Provided information: Begin
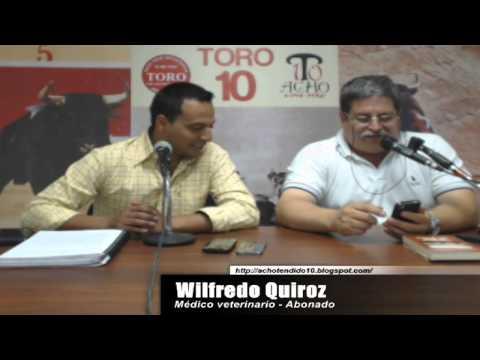 TORO TENDIDO 10 (15.12.14)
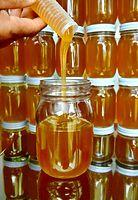 34)兵庫の百花蜜:瓶詰めされるハチミツ。口に入れると、華やかな香りが広がる=兵庫県川西市、水野義則撮影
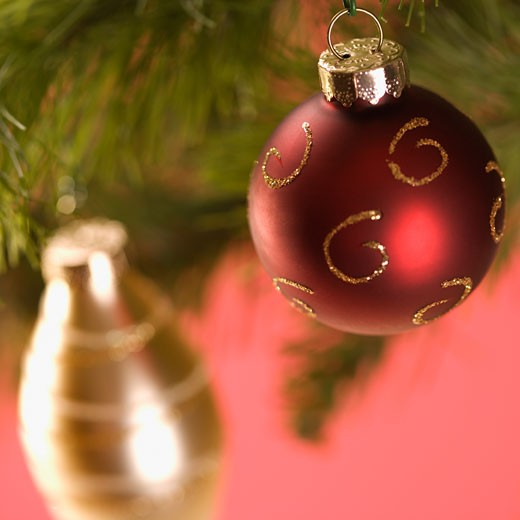 Stock Photo: 1525R-103868 Still life of red and gold Christmas ornaments hanging from pine branch.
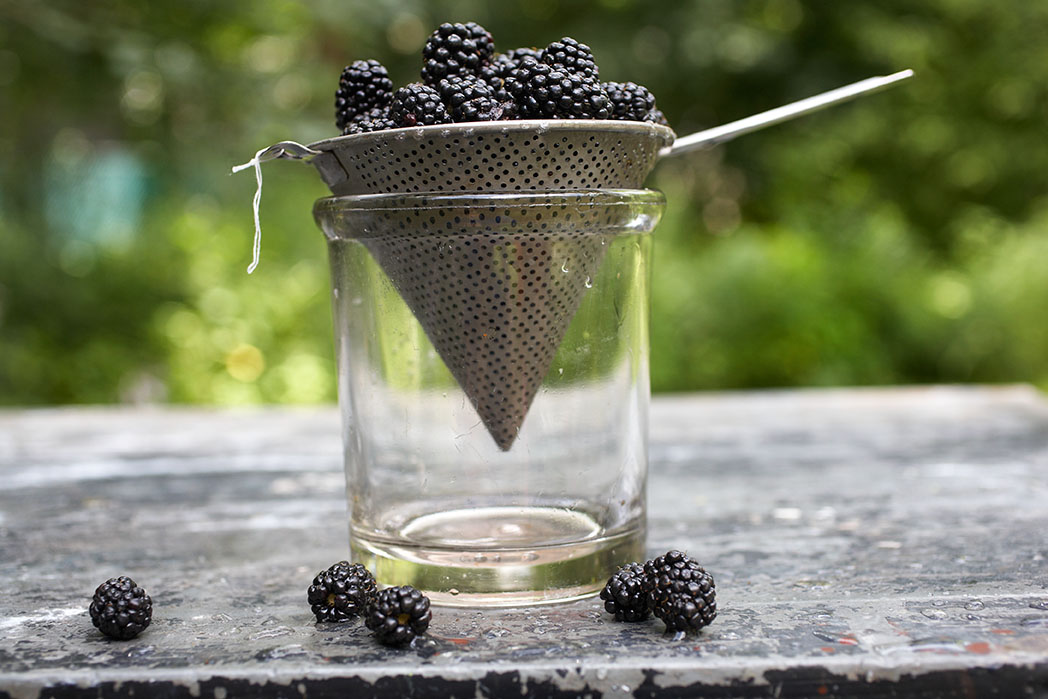 Marx-food-photography-blackberries.jpg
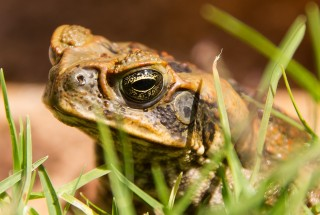 Image of a toad for Vets Now article on are toads poisonous to dogs uk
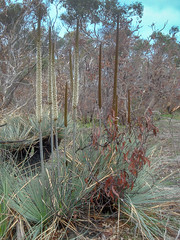 DSC01243 (slackest2) Tags: grass tree black boy aldinga srub south australia bush burnt sand yacca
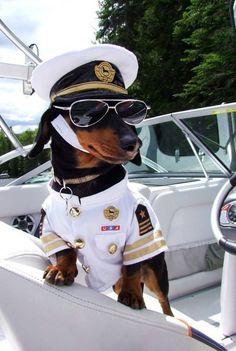 Crusoe the Celebrity Dachshund, perhaps? #teckel #dachshund #dackel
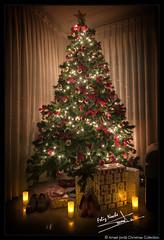 Noche de Reyes (2018) (Ismael Jorda) Tags: christmas tree winter holidays light gifts navidad arbol nochedereyes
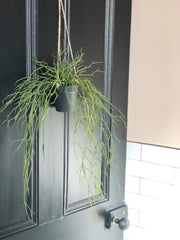 Faux hanging grass in pot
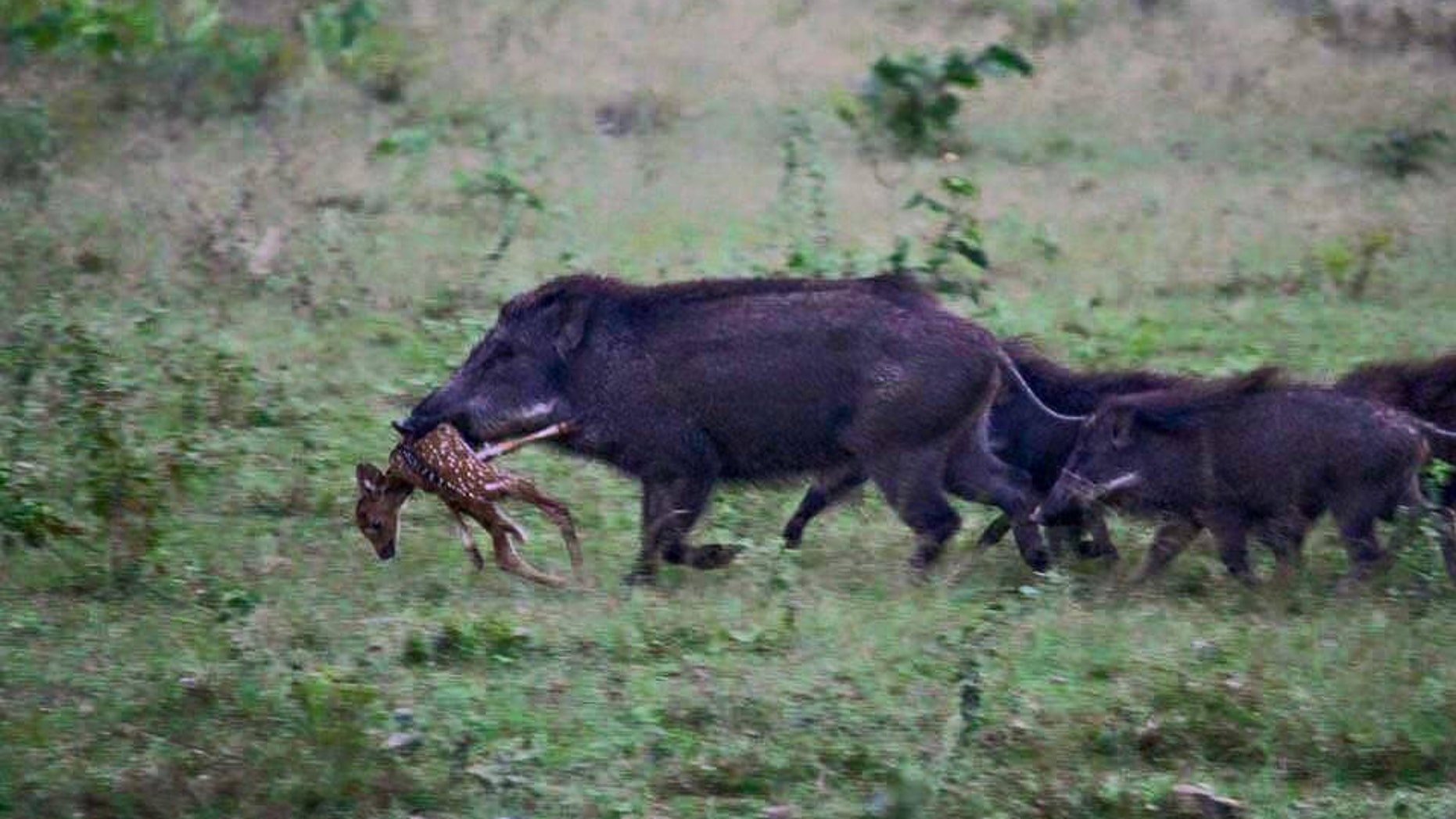 This photo, provided by LouisianaBowhunter.com, shows a herd of wild hogs feasting on a deer fawn.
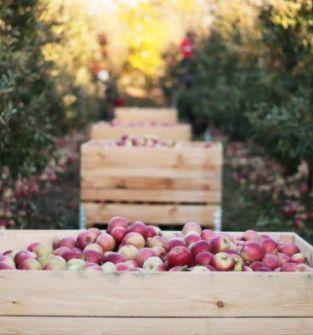 Jabłko z certyfikatem IPO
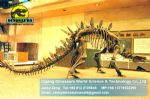 Exhibition hall dinosaurs skeleton replica art toys ( Stegosaur )DWS006
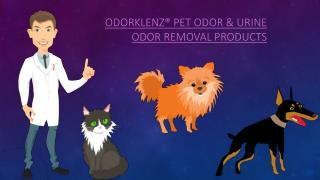 The Best Way to Remove Pet and Urine Odors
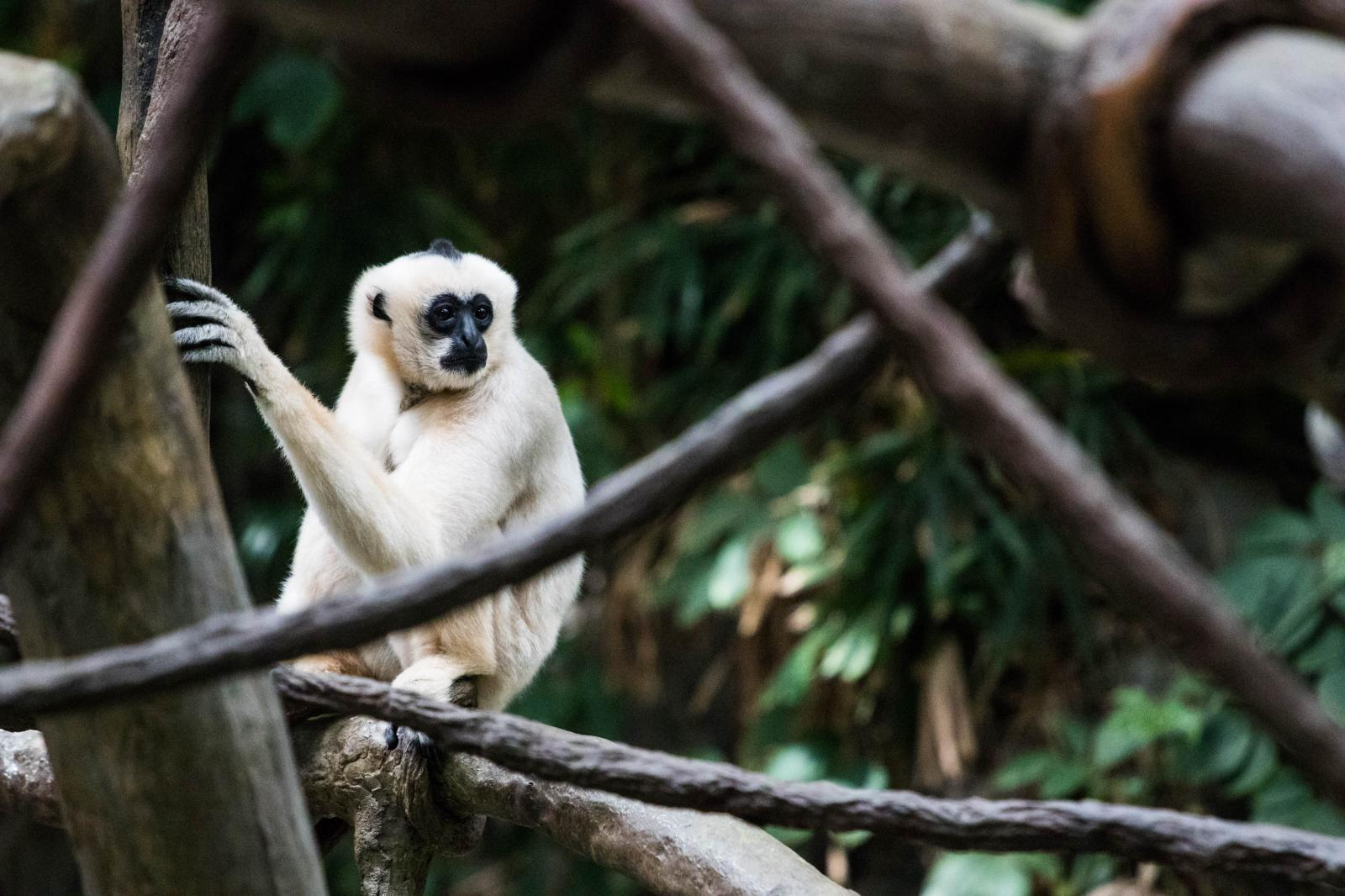 Female white-cheeked gibbon located in the Minnesota Zoo.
Provided information: End
[Work to complete]
Set each line of the records down exactly, leaving every picture out.

[Response to this task]
 TORO TENDIDO 10 (15.12.14)
 34)兵庫の百花蜜:瓶詰めされるハチミツ。口に入れると、華やかな香りが広がる=兵庫県川西市、水野義則撮影
 Stock Photo: 1525R-103868 Still life of red and gold Christmas ornaments hanging from pine branch.
 Marx-food-photography-blackberries.jpg
 Image of a toad for Vets Now article on are toads poisonous to dogs uk
 DSC01243 (slackest2) Tags: grass tree black boy aldinga srub south australia bush burnt sand yacca
 Crusoe the Celebrity Dachshund, perhaps? #teckel #dachshund #dackel
 Noche de Reyes (2018) (Ismael Jorda) Tags: christmas tree winter holidays light gifts navidad arbol nochedereyes
 Faux hanging grass in pot
 This photo, provided by LouisianaBowhunter.com, shows a herd of wild hogs feasting on a deer fawn.
 Jabłko z certyfikatem IPO
 Exhibition hall dinosaurs skeleton replica art toys ( Stegosaur )DWS006
 The Best Way to Remove Pet and Urine Odors
 Female white-cheeked gibbon located in the Minnesota Zoo.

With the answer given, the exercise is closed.